UNC5142 of a financial nature uses WordPress

In a separate report, Google Mandiant exposed UNC5142, a financially motivated actor that relies on EtherHiding to infect websites and distribute a range of information-stealing malware.

The actor compromises vulnerable WordPress sites by injecting JavaScript downloaders collectively dubbed ClearShort, which use smart contracts on the BNB Smart Chain as a control layer. The scripts retrieve second-stage payloads or links to landing pages hosted by the attacker.

The UNC5142 infrastructure stands out for its use of legitimate platforms to integrate. Malicious pages are hosted on the Cloudflare site. pages.dev service, and the command and control information is stored on the blockchain. The Google team found around 14,000 websites containing traces of the scripts injected by UNC5142 in mid-2025.
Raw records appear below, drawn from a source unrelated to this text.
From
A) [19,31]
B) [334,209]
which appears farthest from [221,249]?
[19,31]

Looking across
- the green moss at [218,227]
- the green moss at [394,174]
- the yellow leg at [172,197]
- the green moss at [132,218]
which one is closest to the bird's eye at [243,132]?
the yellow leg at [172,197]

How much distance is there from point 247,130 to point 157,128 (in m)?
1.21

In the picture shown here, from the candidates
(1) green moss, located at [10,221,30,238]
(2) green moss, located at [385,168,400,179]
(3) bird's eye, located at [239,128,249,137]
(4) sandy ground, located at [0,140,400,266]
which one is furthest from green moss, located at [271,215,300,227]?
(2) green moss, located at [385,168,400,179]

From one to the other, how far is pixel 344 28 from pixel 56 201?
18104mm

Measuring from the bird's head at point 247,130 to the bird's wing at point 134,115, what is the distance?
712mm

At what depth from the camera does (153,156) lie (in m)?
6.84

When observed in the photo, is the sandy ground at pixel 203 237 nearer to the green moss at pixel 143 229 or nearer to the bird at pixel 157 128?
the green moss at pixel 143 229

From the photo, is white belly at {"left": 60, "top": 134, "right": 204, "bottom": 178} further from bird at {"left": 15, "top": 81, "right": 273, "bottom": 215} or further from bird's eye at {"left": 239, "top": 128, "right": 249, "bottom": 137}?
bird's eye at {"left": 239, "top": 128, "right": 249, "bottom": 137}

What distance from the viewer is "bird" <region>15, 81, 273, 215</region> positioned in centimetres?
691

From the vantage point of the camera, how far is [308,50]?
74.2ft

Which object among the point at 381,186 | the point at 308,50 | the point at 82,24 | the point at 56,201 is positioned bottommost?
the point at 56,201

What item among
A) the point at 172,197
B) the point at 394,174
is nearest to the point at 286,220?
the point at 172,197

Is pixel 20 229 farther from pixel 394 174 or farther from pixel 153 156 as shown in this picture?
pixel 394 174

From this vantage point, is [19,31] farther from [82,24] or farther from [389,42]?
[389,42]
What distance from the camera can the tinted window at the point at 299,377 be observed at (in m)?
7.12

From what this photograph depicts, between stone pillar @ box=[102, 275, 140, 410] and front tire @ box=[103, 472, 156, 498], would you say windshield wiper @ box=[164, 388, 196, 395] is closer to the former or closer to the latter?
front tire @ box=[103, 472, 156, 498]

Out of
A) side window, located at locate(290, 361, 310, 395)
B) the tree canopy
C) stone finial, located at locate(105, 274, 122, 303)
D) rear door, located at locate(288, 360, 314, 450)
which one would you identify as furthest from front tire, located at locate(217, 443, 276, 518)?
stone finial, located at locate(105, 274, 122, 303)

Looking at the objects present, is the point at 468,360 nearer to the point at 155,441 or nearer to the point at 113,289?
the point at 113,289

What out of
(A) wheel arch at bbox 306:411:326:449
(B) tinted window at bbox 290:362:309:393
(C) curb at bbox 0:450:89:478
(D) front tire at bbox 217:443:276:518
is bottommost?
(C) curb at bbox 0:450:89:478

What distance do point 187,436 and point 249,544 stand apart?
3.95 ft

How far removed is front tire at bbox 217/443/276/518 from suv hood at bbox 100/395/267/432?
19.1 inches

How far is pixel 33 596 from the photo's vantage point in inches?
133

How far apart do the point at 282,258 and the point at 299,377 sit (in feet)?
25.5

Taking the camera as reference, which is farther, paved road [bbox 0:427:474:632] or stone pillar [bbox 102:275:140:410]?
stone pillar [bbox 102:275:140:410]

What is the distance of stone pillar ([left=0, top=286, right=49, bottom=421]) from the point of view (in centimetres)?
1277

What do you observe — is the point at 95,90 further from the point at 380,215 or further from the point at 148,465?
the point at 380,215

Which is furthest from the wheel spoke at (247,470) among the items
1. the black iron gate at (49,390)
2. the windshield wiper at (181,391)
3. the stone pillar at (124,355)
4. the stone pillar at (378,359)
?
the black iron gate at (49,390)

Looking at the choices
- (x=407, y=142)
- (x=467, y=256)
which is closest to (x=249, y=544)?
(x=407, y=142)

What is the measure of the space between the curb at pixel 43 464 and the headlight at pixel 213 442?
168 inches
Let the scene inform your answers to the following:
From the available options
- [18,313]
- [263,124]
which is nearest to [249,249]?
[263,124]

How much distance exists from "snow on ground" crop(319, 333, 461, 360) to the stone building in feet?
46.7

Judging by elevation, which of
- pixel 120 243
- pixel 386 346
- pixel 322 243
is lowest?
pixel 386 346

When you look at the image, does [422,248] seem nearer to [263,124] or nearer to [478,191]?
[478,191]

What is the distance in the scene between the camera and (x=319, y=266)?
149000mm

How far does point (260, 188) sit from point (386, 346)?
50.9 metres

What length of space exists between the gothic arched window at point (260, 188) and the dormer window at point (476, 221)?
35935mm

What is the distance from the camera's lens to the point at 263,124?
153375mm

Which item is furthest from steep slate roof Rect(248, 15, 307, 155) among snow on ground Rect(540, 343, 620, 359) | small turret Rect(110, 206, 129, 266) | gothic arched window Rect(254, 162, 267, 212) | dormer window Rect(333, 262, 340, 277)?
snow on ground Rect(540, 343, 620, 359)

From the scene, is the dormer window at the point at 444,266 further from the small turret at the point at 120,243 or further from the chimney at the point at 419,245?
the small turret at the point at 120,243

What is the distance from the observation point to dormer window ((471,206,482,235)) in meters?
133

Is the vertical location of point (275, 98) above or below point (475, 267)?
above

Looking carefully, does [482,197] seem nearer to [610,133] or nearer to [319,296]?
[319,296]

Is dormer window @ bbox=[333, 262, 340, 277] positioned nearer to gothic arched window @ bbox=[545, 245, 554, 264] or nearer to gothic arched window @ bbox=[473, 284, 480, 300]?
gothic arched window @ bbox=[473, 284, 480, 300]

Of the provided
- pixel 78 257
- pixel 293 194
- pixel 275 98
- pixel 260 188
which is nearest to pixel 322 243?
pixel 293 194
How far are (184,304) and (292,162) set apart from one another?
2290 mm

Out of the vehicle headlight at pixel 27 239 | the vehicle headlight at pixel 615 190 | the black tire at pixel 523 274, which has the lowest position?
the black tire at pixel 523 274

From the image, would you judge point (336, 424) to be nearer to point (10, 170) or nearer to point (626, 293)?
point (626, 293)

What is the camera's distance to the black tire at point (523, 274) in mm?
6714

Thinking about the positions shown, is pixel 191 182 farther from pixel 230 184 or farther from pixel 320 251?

Over time, the group expanded its architecture from a simple smart contract to a three-tier system mimicking a software “proxy model.” This allows for rapid updates without affecting compromised sites. One contract acts as a router, another fingerprints the victim’s system, and a third contains encrypted payloads and decryption keys. A single blockchain transaction, costing just $1 in network fees, can change decoy URLs or encryption keys on thousands of infected sites.

Researchers said the threat actor used social engineering tricks such as fake Cloudflare verifications or Chrome update prompts to persuade victims to execute malicious commands. Decoys deliver infostealers such as Vidar, Lummac.V2 and RadThief. The campaigns also show progress toward stronger encryption with AES-GCM and improved obfuscation.

In one example, the attacker’s JavaScript retrieved encrypted HTML pages from Cloudflare, decrypted them client-side, and prompted users to execute hidden PowerShell commands that downloaded the final payloads disguised as media files.

The researchers’ analysis of blockchain transactions showed that UNC5142 maintained at least two parallel infrastructures, called primary and secondary, using identical smart contract code and funded by linked wallets through the OKX cryptocurrency exchange. Updates to both occurred within minutes of each other, suggesting coordinated control by a single actor.

A persistent problem

Neither threat actor interacts directly with blockchain nodes, instead relying on centralized services such as public RPC endpoints or API providers to retrieve data. This reliance creates “points of observation and control” where advocates or service providers could potentially intervene, the researchers said.

In the case of UNC5342, researchers contacted several API providers used in the campaign. Some acted quickly to block malicious activity, while others did not. The researchers said that inconsistent cooperation from intermediaries “increases the risk of proliferation of this technique among threat actors.”

Smart contracts are public and immutable, meaning security teams can’t simply delete or block them. Even if it is identified as malicious, the code will still be accessible.

Network-based filters designed for traditional web traffic struggle to scale with decentralized Web3 models. And the anonymity of wallet addresses and the low cost of blockchain transactions allow actors to iterate quickly and continue their campaigns indefinitely.

In UNC5142 operations, researchers estimated that updating an entire malware distribution chain costs between 25 cents and $1.50 per transaction. The efficiency, combined with the immutability of blockchain storage, provides attackers with agility that surpasses conventional infrastructure.

The researchers also identified possible choke points. Since attackers often rely on third-party APIs or hosting platforms to interface with the blockchain, coordinated responses from providers can help disrupt access. Chrome Enterprise’s centralized management tools, for example, could allow admins to block malicious downloads or apply automatic browser updates, compromising the fake “outdated Chrome” prompts used in previous campaigns.

The researchers said the adoption of blockchain-based hosting “marks a new phase in malware resilience.” Defenders can still monitor centralized touchpoints, but the underlying infrastructure that is public, distributed, and immutable provides an advantage to attackers.